The big thing that misses is that Let’s Encrypt (and correspondingly https://unboundtest.com/) make more extensive use of 0x20 (case) randomization than Google Public DNS.

Google should usually be case-preserving, though, so you can simulate randomization by typing “eXample.cOm” or whatever.

There are sure to be corner cases, as you said, but any resolver with capitalization and DNSSEC validation will probably catch most issues.

You can download the https://unboundtest.com/ configuration and run Unbound yourself for the closest match.

Hi @voutasaurus,

I’ve updated CAA SERVFAIL Changes (comment) with a list of the affected domains. Can you cross-reference with your own list of domains?

Thanks,
Jacob

2 Likes

It looks like there are only two domains I have to worry about and they’re both Namebright. I hope you manage to get in touch with Namebright. I passed a message on to Namebright myself and they said that they were going likely going to move to a NotImp response “soon”.

What is Let’s Encrypt’s policy on DNS providers responding with NotImp to CAA requests?

NOTIMP is Namebright's current problematic behavior.

Do you mean NOERROR?

I was getting SERVFAIL from them. [edit: I’m also currently getting SERVFAIL from them]

If NOTIMP is not acceptable to Let's Encrypt then that might be a problem given what Namebright support told me they were going to do.

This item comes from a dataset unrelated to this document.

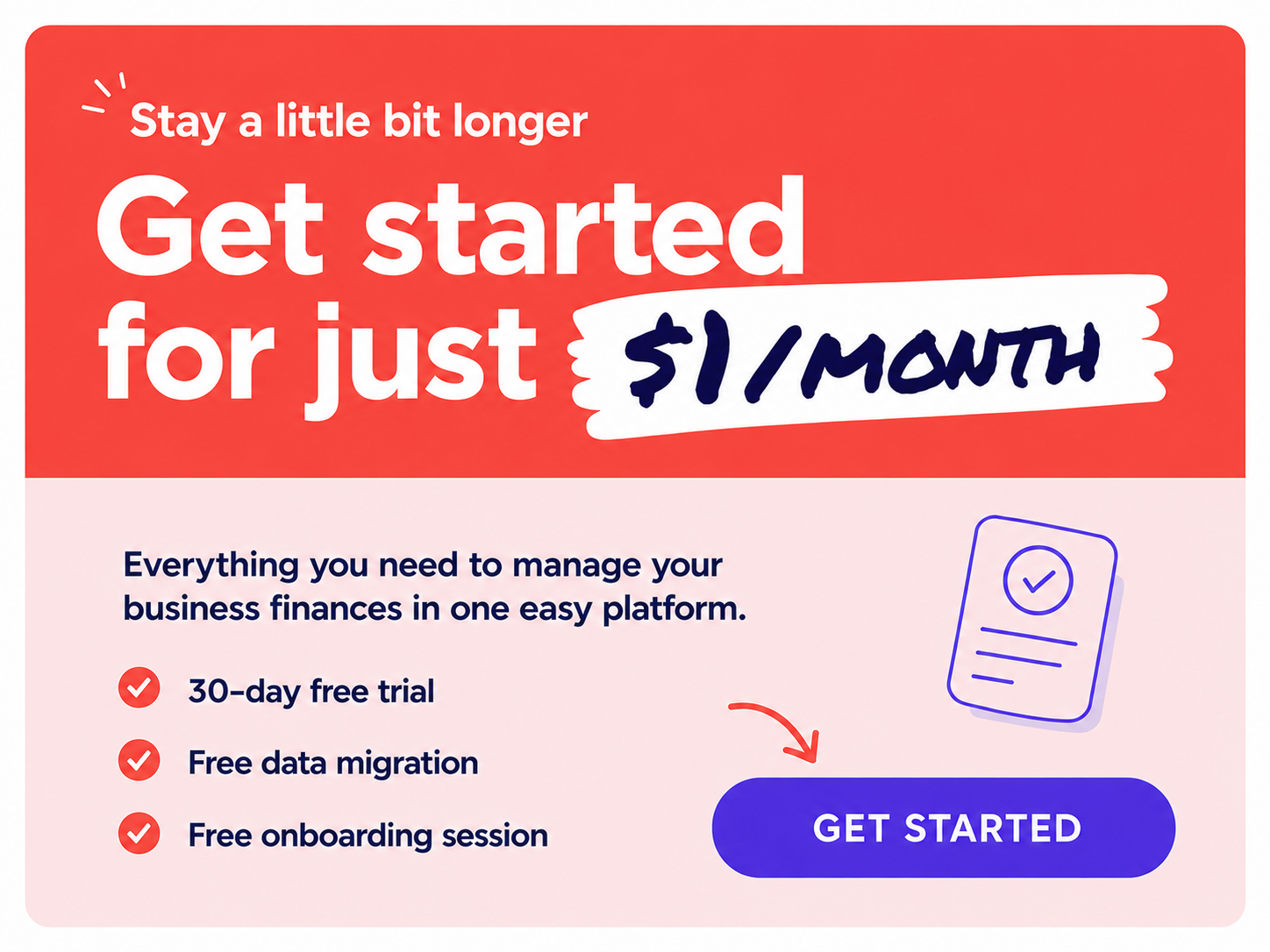 Stay a little bit longer. Try Reckon for free for 30 days. Spend less time managing your finances and more time growing your business. Free onboarding session*, free data migration*, affordable today, tomorrow, always.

I.e. they're moving from SERVFAIL to NOTIMP and then eventually once they fully support CAA it will move to NOERROR.

This is what they told me:

Our DNS servers can't even parse CAA record requests because the spec is so new, along with probably 95% of the public DNS servers on the internet.

Hmmmm.

Namebright's DNS servers do an assortment of invalid and incorrect things. Sometimes that includes returning NOTIMP.

For example: http://dnsviz.net/d/sixclothing.com/WYn9Vg/dnssec/

There are two different matters: What Namebright's authoritative nameservers return, and what your (or Let's Encrypt's) recursive nameserver returns.

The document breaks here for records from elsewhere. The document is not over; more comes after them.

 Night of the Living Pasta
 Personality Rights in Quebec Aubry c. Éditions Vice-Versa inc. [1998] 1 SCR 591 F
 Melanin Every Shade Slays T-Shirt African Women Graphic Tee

I don't think Namebright ever returns SERVFAIL.

When a recursive nameserver encounters a variety of error conditions (invalid DNSSEC, authoritative nameserver is down, NOTIMP, REFUSED, &c), the recursive nameserver will return SERVFAIL to the client.

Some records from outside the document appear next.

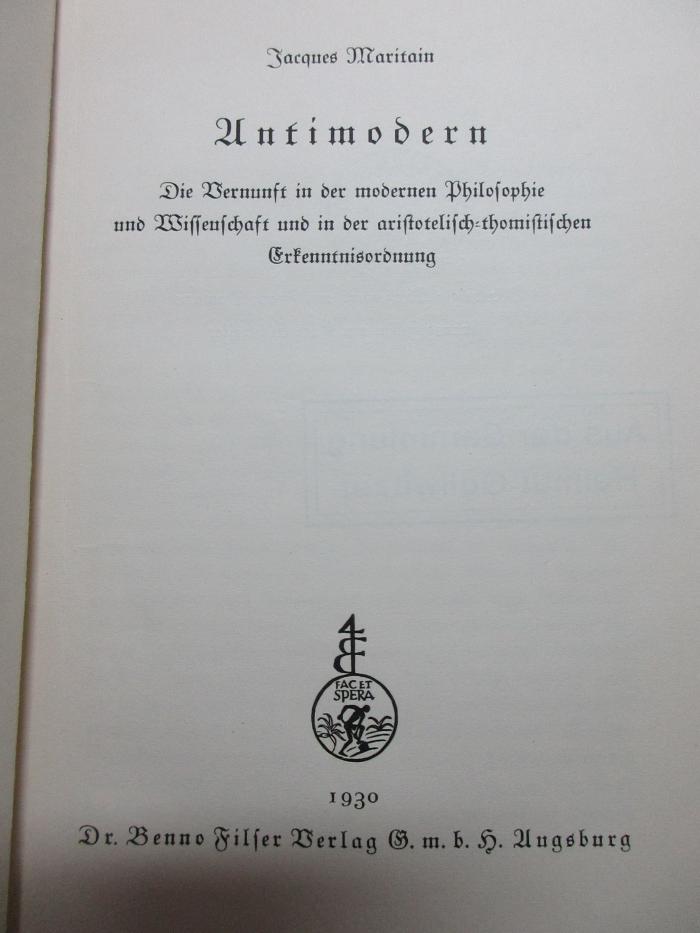 
1 G 305<a> : Antimodern : die Vernunft in der modernen Philosophie und Wissenschaft und in der aristotelisch-thomistischen Erkenntnisordnung (1930)</a>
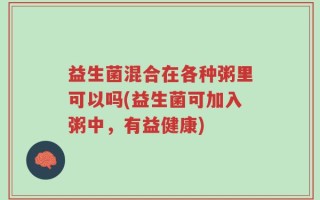 益生菌混合在各种粥里可以吗(益生菌可加入粥中，有益健康)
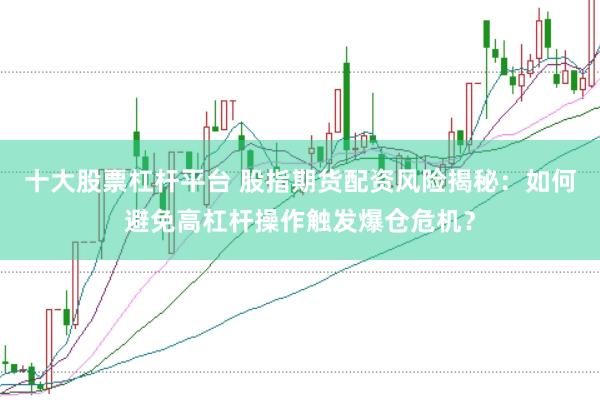 十大股票杠杆平台 股指期货配资风险揭秘：如何避免高杠杆操作触发爆仓危机？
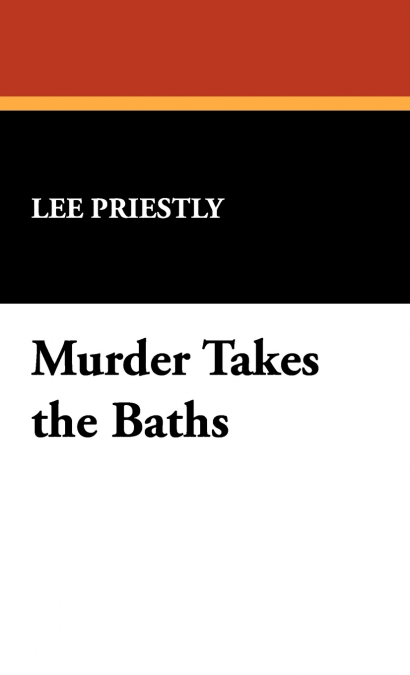 MURDER TAKES THE BATHS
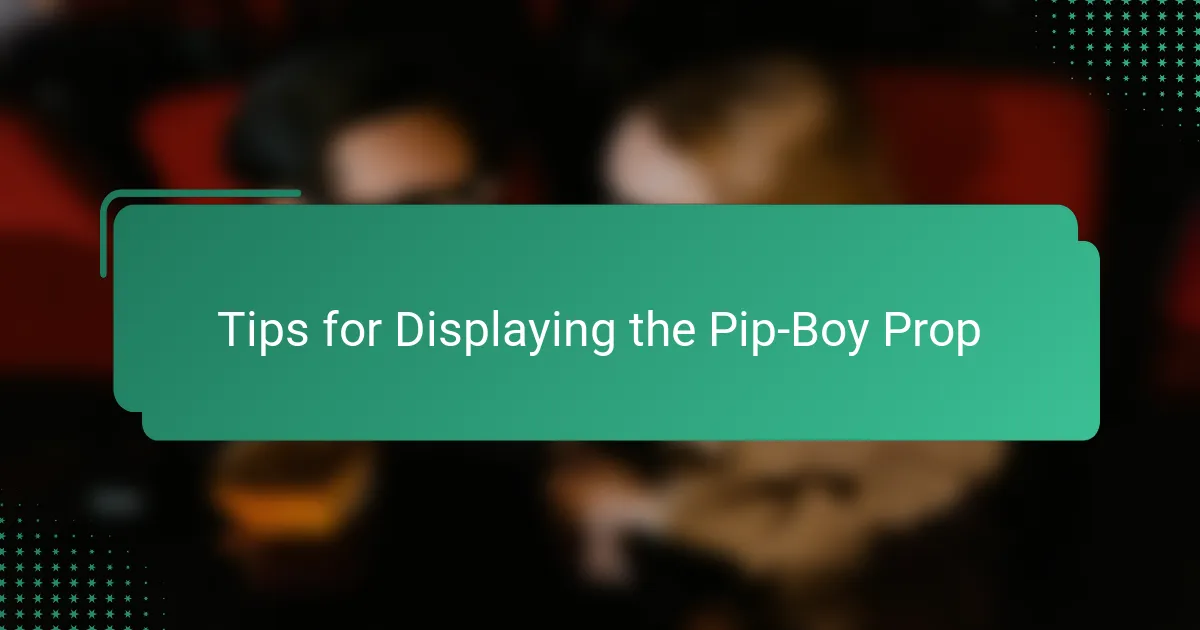 Tips for Displaying the Pip-Boy Prop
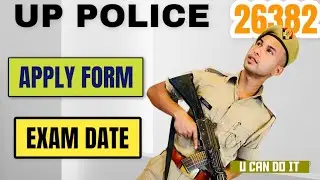 up police 26382  - APPLY FORM - EXAM DATE - Age count - सटीक जानकारी के साथ ।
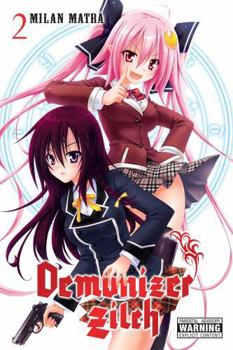 Demonizer Zilch, Vol. 2 - Book #2 of the 神殺姫ヂルチ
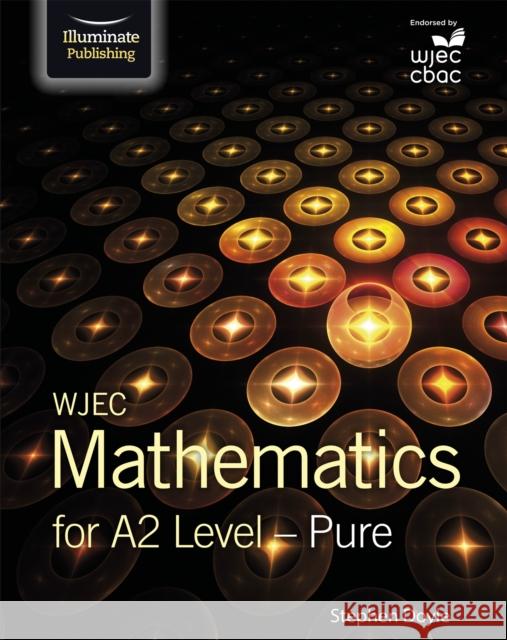 WJEC Mathematics for A2 Level: Pure Stephen Doyle   9781911208549 Illuminate Publishing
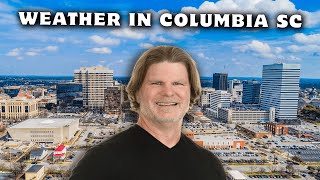 Weather in Columbia SC: What to Expect When Living in Columbia South Carolina and Its Suburbs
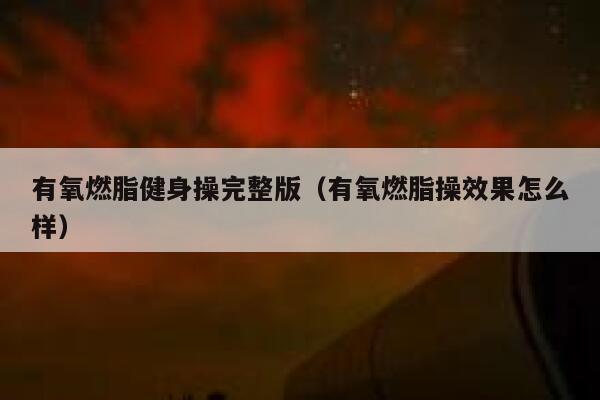 有氧燃脂健身操完整版（有氧燃脂操效果怎么样） 第1张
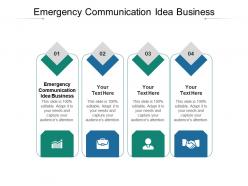 Emergency communication idea business ppt powerpoint presentation model skills cpb
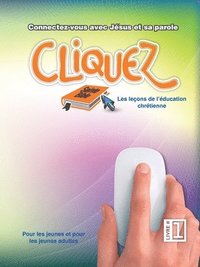 bokomslag Cliquez, Livre #1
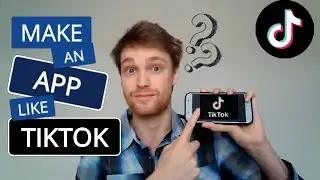 How To Make An App Like TikTok | STT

When the Let's Encrypt validation server, or your local resolver, returns SERVFAIL to you, it's usually not because that's literally what the authoritative server said.

Unpersuasive. There's nothing, as far as I know, difficult about "parsing" an unrecognized record type. It's just a number. A reasonable nameserver will handle it properly, usually with a valid "no such record" response.

On top of that, there is a widely supported standard for making nameservers not only interpret but serve responses to record types that were not explicitly supported and may not even have existed when the server was written! The SSLMate CAA generator demonstrates how to use it, for example.

Also, the "new" spec was published in 2013. January 2013. The first draft was published in 2010, though it was quite different at that time, and the numbers were probably assigned in 2012-2013.

I won't bet my hat on this, but you could quite possibly deploy a BIND beta from literally 15 years ago -- a decade before the CAA RFC was published -- and use CAA via RFC 3597. (I honestly have no idea when BIND first implemented it, but 15 years ago is possible.)

Also also, that doesn't explain Namebright's numerous other protocol violations.

Also also also, "probably 95% of the public DNS servers on the internet" sounds... well.

Edit: I haven't tried to compile it, but BIND 9.2.1 (April 2002) includes RFC 3597's predecessor draft in its documentation, and the changelog seems to suggest that draft -00 was implemented in 9.1.0b1 (December 2000 probably). If anyone's feeling adventurous...

2 Likes

Currently every time I’ve checked, the Namebright nameservers return NOTIMP, which recursive nameservers (e.g. Google’s DNS server - 8.8.8.8) returns as SERVFAIL.

This will indeed be a problem, and isn’t even a change from what they’re doing right now.

This topic was automatically closed 30 days after the last reply. New replies are no longer allowed.